Birkaç akıllı adam belli bir konuyu uzun bir süre tartıştığında, bilimsel gerçeğin en sonunda ortaya çıkabileceğini ileri sürdü.

Zaman içinde Bacon, dürüstlüğünü kanıtlamak için gerçek kanıtlar arayan bu otoriter argümanı sorguladı.

Novum Organum

Böylece, 1620 yılında , Doğanın Yorumlanmasına İlişkin Endikasyonlar (Novum Organum) kitabındaki fikirlerini yazmaya ve yayınlamaya karar vermiştir. Orada, insanların doğal bir şekilde bilgi edinmenin doğru yolunu belirtti.

Novum Organum'un yayınlanmasından önce Bacon'un politik kariyeri yükselmeye devam etti. 1618'de İngiltere'deki en güçlü siyasi pozisyonu alarak şansölye olarak atandı.

Ayrıca 1621 yılında St Albans Viscount'u olarak atandı. Bu süre zarfında, birçok rüşvetin kabul edildiğini kabul ederek, Parlamento tarafından olumsuz olarak belirtildi.

Kendisine karşı açılan suçlamalar sayesinde Bacon para cezasına çarptırıldı, hapse atıldı ve mahkeme tarafından iptal edildi. Kral onu halka açık bir şekilde affetse de, bu dönemde kamu ve politik kariyeri sona erecekti.

ölüm

Hapisten çıktıktan sonra Bacon, çalışmalarına devam ettiği Hertfordshire, Gorhambury'deki evine emekli oldu. 9 Nisan 1626'da Londra'da öldü.

felsefe

Francis Bacon'un düşüncesi modern felsefe bağlamında ana ve ilk olanlardan biri olarak kabul edilir.

Genç yaşlardan itibaren Bacon, felsefenin günlük yaşamda fayda yaratması gerektiğini ve akademik alanda kalan tüm bu düşünce doktrininin steril olduğunu düşünüyordu.

Bacon, insanların daha gerçekçi ve gerçek bir doğa felsefesi düşünmelerini engelleyen pek çok engel olduğuna inanıyordu.
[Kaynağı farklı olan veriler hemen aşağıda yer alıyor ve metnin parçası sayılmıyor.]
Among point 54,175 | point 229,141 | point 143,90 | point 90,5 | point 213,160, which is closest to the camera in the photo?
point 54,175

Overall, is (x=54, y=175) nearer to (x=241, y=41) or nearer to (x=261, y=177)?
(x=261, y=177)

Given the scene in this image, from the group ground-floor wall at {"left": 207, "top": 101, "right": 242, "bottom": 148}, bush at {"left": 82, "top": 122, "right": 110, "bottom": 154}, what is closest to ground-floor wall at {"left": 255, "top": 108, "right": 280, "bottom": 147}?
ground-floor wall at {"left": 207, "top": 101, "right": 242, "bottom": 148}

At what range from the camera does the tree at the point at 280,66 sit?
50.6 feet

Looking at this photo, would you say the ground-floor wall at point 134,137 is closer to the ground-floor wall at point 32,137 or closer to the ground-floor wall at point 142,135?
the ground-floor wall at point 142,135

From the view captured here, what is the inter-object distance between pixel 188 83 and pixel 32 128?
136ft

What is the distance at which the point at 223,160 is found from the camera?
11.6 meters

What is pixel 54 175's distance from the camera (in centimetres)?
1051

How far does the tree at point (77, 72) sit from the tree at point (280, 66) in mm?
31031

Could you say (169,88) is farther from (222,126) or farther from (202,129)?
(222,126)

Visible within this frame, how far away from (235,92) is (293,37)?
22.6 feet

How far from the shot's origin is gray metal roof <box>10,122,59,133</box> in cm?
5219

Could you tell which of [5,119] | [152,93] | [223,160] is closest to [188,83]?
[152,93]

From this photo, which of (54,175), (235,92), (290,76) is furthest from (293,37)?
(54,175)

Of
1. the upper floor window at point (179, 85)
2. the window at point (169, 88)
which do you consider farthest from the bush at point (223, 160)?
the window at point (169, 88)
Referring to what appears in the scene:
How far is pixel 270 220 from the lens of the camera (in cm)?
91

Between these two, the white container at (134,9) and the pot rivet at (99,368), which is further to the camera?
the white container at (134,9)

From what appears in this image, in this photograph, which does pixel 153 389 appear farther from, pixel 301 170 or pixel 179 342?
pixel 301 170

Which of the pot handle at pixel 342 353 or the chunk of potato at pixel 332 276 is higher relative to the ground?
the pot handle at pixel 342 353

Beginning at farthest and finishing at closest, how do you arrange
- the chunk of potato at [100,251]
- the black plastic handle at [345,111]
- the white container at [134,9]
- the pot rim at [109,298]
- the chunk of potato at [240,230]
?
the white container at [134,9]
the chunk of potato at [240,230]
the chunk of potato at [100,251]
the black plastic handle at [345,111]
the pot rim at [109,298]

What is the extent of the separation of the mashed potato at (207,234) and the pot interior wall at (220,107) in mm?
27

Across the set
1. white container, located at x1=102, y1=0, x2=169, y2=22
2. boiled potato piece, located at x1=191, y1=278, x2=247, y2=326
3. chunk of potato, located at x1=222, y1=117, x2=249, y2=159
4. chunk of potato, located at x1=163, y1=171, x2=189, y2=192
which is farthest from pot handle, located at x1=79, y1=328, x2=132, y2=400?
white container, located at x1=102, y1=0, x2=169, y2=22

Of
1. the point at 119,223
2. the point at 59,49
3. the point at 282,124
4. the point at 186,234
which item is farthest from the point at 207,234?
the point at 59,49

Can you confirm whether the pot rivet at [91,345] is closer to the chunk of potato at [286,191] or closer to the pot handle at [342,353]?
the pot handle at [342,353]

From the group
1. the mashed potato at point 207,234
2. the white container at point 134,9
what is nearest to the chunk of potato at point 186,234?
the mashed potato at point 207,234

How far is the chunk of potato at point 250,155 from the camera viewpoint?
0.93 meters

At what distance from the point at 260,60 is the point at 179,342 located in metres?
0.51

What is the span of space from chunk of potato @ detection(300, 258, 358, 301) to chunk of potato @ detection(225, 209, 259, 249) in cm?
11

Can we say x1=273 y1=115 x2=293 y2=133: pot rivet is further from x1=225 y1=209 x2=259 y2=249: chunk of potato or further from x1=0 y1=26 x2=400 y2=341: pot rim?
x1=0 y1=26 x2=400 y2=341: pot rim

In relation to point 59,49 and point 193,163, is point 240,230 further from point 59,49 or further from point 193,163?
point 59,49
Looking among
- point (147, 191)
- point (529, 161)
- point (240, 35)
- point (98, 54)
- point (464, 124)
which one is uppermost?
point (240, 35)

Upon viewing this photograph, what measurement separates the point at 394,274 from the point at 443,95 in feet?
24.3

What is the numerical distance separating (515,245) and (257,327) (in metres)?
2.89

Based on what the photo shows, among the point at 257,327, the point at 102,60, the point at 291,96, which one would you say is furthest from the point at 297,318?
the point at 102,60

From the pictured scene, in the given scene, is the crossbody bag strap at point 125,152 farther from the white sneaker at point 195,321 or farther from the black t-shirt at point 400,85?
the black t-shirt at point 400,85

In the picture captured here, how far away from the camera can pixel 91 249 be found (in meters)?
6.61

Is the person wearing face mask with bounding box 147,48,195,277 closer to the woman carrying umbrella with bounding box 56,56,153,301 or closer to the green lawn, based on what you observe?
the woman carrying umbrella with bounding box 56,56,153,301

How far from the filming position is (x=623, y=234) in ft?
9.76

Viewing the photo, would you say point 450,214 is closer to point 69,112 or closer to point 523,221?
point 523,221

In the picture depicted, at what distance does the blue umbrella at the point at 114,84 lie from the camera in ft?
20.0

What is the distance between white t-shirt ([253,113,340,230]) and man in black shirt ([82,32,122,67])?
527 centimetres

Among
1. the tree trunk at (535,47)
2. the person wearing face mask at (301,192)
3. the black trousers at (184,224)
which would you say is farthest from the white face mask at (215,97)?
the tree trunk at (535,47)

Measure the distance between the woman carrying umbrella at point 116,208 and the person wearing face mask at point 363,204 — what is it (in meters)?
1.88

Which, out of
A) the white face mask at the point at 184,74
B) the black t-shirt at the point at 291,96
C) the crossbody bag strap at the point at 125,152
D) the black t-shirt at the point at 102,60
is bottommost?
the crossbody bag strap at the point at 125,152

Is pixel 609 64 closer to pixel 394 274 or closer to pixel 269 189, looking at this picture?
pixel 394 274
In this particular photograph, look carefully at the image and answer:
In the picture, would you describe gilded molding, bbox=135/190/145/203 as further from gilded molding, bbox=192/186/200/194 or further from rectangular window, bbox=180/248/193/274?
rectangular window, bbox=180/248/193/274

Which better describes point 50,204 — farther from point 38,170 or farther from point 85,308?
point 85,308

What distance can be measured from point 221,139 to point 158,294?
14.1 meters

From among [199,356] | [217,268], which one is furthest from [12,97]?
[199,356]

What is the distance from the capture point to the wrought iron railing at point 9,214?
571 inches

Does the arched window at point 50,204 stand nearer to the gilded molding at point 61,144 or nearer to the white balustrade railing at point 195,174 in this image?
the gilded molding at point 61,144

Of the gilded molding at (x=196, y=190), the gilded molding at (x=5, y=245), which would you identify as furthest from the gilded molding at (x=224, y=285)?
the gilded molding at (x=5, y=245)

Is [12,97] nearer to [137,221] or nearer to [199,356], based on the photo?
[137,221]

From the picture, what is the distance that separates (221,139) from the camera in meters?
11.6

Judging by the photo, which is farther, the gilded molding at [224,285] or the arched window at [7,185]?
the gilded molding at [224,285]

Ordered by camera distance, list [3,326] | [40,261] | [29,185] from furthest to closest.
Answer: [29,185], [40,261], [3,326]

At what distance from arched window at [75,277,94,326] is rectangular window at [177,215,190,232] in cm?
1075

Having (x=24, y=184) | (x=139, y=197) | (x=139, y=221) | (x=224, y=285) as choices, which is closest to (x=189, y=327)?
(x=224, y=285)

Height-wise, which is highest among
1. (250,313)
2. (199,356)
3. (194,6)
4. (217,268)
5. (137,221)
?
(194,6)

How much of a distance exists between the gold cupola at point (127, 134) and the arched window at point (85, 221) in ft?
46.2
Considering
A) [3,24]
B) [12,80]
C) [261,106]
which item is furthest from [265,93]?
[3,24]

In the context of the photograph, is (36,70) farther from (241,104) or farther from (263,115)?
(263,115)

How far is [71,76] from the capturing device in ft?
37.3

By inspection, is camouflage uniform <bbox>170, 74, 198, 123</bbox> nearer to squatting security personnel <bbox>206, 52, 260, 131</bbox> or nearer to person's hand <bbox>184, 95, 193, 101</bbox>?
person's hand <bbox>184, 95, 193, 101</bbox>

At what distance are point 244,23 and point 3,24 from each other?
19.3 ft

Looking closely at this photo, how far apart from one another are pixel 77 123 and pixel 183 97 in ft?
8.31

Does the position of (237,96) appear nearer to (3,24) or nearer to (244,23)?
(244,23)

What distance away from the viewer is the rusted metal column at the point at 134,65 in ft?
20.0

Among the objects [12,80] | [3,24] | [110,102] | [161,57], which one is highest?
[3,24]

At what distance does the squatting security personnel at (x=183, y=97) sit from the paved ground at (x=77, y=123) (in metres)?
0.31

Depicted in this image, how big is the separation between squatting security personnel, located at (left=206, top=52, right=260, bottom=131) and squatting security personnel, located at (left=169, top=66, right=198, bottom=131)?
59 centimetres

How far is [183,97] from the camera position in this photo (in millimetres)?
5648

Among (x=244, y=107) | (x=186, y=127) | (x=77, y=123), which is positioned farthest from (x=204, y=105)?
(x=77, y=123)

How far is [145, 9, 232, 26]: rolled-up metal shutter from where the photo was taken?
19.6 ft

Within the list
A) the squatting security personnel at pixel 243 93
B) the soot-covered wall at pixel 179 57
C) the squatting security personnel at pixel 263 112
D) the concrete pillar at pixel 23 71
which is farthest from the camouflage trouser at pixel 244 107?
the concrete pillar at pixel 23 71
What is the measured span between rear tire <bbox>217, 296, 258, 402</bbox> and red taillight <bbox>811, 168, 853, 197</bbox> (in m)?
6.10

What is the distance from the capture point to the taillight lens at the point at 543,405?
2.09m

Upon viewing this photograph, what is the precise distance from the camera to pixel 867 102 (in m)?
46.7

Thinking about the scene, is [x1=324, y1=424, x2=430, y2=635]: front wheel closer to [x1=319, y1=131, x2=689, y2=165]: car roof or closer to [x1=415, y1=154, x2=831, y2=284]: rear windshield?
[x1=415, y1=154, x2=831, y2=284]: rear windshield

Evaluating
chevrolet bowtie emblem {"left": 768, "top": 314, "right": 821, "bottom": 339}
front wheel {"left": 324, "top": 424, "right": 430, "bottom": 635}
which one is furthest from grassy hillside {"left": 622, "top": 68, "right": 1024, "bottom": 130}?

Bu nedenle niyeti bu engelleri ortadan kaldırmak ve farklı bir düşünce tarzı sunmaktı.

Sonra, Francis Bacon, daha sonra fizik olarak bilinen doğal felsefe adını verdiği şeye odaklandı.

Bacon'un asıl amacı, gündelik durumları ve genel olarak insanların bu durumlara iyileştirmeler uygulayabilmesi için ne şekilde yapılabileceğini anlamaktı.

Soyut düşünme

Bacon'a göre, soyut yönler sözde entelektüel seçkinler tarafından tercih edildi ve bu konuların aşırı analiz edilmesinin, en dünyevi alemlere ilgi duyan insanlar üzerinde en az bir şey ifade etmenin olumlu bir etkisi olmadığını hissetti.

Bu nedenle, Bacon için Platon ve Aristoteles düşüncesi hatalı bir şekilde odaklanmıştı, bu yüzden çok erken bir zamanda bu tür düşüncelere karşı çıktı.

Bacon için, hem bilimler hem de tüm sanatsal ifadeler insana açık olmalı ve ona karşı sorumlu olmalıdır.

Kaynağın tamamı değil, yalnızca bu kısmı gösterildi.